A cozinha da Quinta de Campelo, reflete claramente o porquê de este espaço ser o centro da casa,
já que durante o inverno apresentou as temperaturas mais elevadas, apesar das grandes oscilações de
temperatura causadas pela acentuada circulação de ar (figura 4). Neste espaço, os registos manifestaram
claramente os modos de habitar: a lareira é acesa às primeiras horas da manhã; a partir das 10h,
registam-se diariamente ligeiras descidas de temperatura, uma vez que os ocupantes se dedicam a outras
tarefas domésticas, no exterior ou noutras zonas da casa e à hora de jantar, a presença mais constante
junto do fogo permite um aumento das temperaturas até ao seu pico máximo, normalmente às 20h.
Todas as quintas tinham em comum a existência de espaços de transição orientados sejam pátios,
alpendres, varandas ou latadas de sombreamento. A varanda é a solução mais típica nesta região, mas a
análise dos casos de estudo demonstra que esta não é um elemento indispensável do tipo, sendo
frequentemente substituída por outras estratégias mais adequadas ao contexto imediato.
Independentemente da estratégia de transição aplicada estes espaços revelam-se efetivos reguladores de
temperatura atenuando as diferenças entre o exterior e o interior e apresentando desempenhos mais
estáveis.
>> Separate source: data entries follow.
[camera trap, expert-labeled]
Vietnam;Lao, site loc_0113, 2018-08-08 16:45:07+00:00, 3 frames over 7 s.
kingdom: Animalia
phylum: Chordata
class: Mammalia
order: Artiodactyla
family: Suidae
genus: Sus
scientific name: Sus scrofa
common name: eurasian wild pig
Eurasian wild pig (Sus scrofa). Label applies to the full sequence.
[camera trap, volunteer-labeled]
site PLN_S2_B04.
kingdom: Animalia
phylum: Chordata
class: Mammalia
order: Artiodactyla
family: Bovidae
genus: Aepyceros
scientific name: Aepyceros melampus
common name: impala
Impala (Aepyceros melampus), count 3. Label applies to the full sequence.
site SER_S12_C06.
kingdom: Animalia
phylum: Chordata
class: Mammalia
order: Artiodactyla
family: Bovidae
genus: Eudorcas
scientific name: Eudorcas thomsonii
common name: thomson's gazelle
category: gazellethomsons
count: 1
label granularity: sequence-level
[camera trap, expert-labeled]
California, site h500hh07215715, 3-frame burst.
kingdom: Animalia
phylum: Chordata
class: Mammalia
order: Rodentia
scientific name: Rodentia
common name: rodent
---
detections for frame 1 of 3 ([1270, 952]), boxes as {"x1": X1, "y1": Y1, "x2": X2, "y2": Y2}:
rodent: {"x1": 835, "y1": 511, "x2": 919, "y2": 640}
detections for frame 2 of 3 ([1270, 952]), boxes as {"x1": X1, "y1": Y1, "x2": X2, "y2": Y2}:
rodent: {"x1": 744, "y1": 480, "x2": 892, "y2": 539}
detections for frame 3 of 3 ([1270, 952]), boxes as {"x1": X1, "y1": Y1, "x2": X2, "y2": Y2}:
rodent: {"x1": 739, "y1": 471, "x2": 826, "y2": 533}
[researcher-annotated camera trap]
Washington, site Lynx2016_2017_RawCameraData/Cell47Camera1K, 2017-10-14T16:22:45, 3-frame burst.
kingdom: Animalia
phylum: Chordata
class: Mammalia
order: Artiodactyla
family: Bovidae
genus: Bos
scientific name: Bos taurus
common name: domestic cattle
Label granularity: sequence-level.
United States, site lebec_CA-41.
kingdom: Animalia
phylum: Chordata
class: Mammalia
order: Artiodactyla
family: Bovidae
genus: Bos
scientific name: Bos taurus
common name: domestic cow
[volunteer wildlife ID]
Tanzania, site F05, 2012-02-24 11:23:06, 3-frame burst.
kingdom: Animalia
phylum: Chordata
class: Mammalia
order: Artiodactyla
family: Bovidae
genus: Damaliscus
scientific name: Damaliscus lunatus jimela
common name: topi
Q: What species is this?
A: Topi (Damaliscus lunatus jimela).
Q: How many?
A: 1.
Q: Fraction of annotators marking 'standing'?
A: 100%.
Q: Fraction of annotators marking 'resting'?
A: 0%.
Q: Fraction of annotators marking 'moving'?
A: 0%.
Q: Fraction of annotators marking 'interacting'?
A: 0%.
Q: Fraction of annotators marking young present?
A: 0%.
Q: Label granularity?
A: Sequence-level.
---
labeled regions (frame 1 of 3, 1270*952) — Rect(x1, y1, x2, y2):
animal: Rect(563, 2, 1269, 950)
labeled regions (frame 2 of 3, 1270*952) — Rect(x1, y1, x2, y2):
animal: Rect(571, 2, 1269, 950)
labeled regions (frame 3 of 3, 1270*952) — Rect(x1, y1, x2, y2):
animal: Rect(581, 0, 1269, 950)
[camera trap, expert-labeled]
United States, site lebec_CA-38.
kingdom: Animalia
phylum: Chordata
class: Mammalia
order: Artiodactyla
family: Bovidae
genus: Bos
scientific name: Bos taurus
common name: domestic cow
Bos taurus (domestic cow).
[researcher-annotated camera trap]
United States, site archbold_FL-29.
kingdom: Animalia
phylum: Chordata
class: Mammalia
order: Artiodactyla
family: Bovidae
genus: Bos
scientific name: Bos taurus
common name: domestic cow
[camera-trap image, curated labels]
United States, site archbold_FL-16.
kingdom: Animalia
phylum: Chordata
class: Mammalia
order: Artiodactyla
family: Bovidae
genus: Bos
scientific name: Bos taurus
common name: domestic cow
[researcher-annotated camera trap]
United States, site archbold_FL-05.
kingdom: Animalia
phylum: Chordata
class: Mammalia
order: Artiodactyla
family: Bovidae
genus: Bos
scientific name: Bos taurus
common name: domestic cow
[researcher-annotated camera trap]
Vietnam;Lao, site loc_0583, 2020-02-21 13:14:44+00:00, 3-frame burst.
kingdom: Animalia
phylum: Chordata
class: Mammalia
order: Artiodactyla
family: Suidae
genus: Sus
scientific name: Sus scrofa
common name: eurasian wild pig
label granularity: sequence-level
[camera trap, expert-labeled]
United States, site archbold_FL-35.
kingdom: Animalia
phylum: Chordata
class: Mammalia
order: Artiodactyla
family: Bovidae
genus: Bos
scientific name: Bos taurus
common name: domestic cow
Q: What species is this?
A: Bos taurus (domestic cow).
Assim, estes espaços eram zonas de estar e de convívio e pontos de relação visual com o
exterior, mas estavam também associados a tarefas domésticas como a secagem de cereais, frutas ou
plantas aromáticas.
Ainda que não dispondo de isolamento térmico e mantendo taxas de ventilação elevadas, seja pela
composição do telhado ou do sobrado, pelas caixilharias pouco estanques ou mesmo pela ausência
destas, todos os casos monitorizados apresentaram perfis de temperatura estáveis nos compartimentos
interiores, sobretudo se comparados com as oscilações no exterior. Para isso contribuem as espessas
paredes de xisto, devido à elevada massa térmica, retendo o calor e libertando-o ao longo do período
mais frio do dia, tal como se verificou pelos desfasamentos dos picos de temperatura no exterior e no
interior, em média superior a 2 horas. Apesar disso, as temperaturas permaneceram abaixo dos níveis de
conforto durante o inverno, já que a maioria dos casos não se encontrar habitado nem em bom estado de
conservação. Porém, durante o verão facilmente se encontram dentro dos parâmetros de conforto sem
necessidade de recorrer a sistemas ativos de arrefecimento.
CONSIDERAÇÕES FINAIS
Sistematizando algumas respostas aos problemas do quotidiano, na adaptação ao meio físico e
sociocultural, encontradas neste tipo de arquitetura, retém-se da primeira etapa a Cidade - a paisagem
como resultado do balanço entre o território e a sociedade; se a adaptação ao meio físico é uma
característica intrínseca à arquitetura vernácula, a relação de simbiose entre estas quintas e a cidade é
uma excecionalidade. Da segunda etapa a Parcela retém-se a importância da multiplicidade, seja
produtiva ou de equipamentos, como condição indispensável para a autossuficiência destas estruturas
enquanto comunidades. Da terceira etapa a Casa salienta-se a flexibilidade desta arquitetura, aberta e
evolutiva, respondendo de forma direta às necessidades e possibilitando infindáveis apropriações, num
processo participativo em que todos tomavam parte. Por fim, na quarta etapa a Construção verificou-
se uma tendência para a permanência dos modos de construir tradicionais, sobretudo por serem os que
utilizavam os recursos existentes no local, corroborando a autossuficiência identificada na Parcela.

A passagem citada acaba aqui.